Good luck killing them in your garden (they're living things too, ya know).


----------



## TMSreptiles (Nov 15, 2010)

Stelios said:


> Are you telling some one off for killing mossies?


 Um.... no. I'm just saying that people smash them without even thinking about the fact that they're living things too.
I'm not telling anyone off.


----------



## gray1 (May 24, 2010)

I've seen a few lately as well, they may of hatched early because of the hot weather. 
Just normally catch them and feed them to a mantis.


----------



## Hedgewitch (Feb 12, 2008)

Tango Mike Whiskey said:


> Lately I've had a few mosquito looking insects in my house. Are they mozzies and are they harmful in the UK (as disease carriers) if yes?
> 
> Cheers


They could be mozzies, they could be some of the smaller species of crane-fly, which look rather similar.



Bexzini said:


> Eek its a bit early for mozzies i thought you mostly start seeing them in the summer months!!! I dont think they are dangerous in the UK i think they are only dangerous in the really hot countries where they can spread malaria and stuff, but i might be wrong


We've seen mozzies up on the moors around here, so yeah, they're out all summer.

As for danger, no real danger in the UK, however the WHO do say global warming look to change that. Malaria is only carried by certain mosquito species, which are not currently found here. But raise the temps a few degrees...


----------



## Christie&Spence (Feb 27, 2010)

I hate the stupid things! mainly because I have an allergic reaction to their bite and i swell up like a balloon. Last year I had 33 bites on my legs so I couldn't walk. :devil: Needless to say if I ever get stung by a wasp or a bee it's a trip to the hospital for me! :2thumb:


----------



## jaykickboxer (Feb 11, 2008)

TMSreptiles said:


> I'm not particularly excited for summer just because of the mosquitoes.
> We live in Minnesota and a lot of people here say that mosquitoes are the state bird around here :Na_Na_Na_Na:
> There are even mugs for it, so it must be serious.......
> Anyways, they aren't a huge problem at our house because we have a "bugilator" in our backyard that kills most of them. My only fear is my ferret who hasn't had his yearly vaccinations yet because we leave a ton of our windoes open and there are sliding glass doors EVERYWHERE, so we barely even have walls in the summer.
> ...


One of the most contradicting things one ever herd I blitz em!
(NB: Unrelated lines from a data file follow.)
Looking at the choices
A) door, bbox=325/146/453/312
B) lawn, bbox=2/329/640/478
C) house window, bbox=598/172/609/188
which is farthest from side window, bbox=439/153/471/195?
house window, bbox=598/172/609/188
Either that or wake up with bites galore I live bear a river which I don't think helps


----------



## Corsetts (Dec 8, 2008)

Lot's of mosquitoes aout in Kent at the moment, they've been active for a while now.

Got really savaged on a mountain bike ride last tHursday, thought I was goint to need a blood transfusion by the time I got home :lol2:


----------



## Ally (Mar 8, 2006)

I'll point Lex at the thread, he'll know useful stuff!
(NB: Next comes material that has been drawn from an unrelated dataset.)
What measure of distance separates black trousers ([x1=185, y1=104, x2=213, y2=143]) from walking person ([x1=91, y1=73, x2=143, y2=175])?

...and loads of non-useful stuff too


----------



## Lex (Sep 11, 2008)

Herro!

In a nutshell,
They could well be mosquitoes. Some genus of mosquito such as _Aedes_ are able to lay eggs that withstand desiccation for several months allowing them to technically overwinter the more harsh winter periods, other genus like _Culex_ are unable to do this and will be in continual cycle all year round. It is in fact the Culex mosquito that is the most abundant of the 33 species specific to the UK (including 6 non natives) but although they are the most abundant the majority of the population will in fact be feeding on birds, not humans.

The adult female Culex mosquito will lay rafts of eggs on the surface of still water (ranging anything from the edges of ponds to that murky rainwater that has collected in your watering can), and the larva can complete their development from egg to pupa in less than a week given the right (or wrong) environmental conditions.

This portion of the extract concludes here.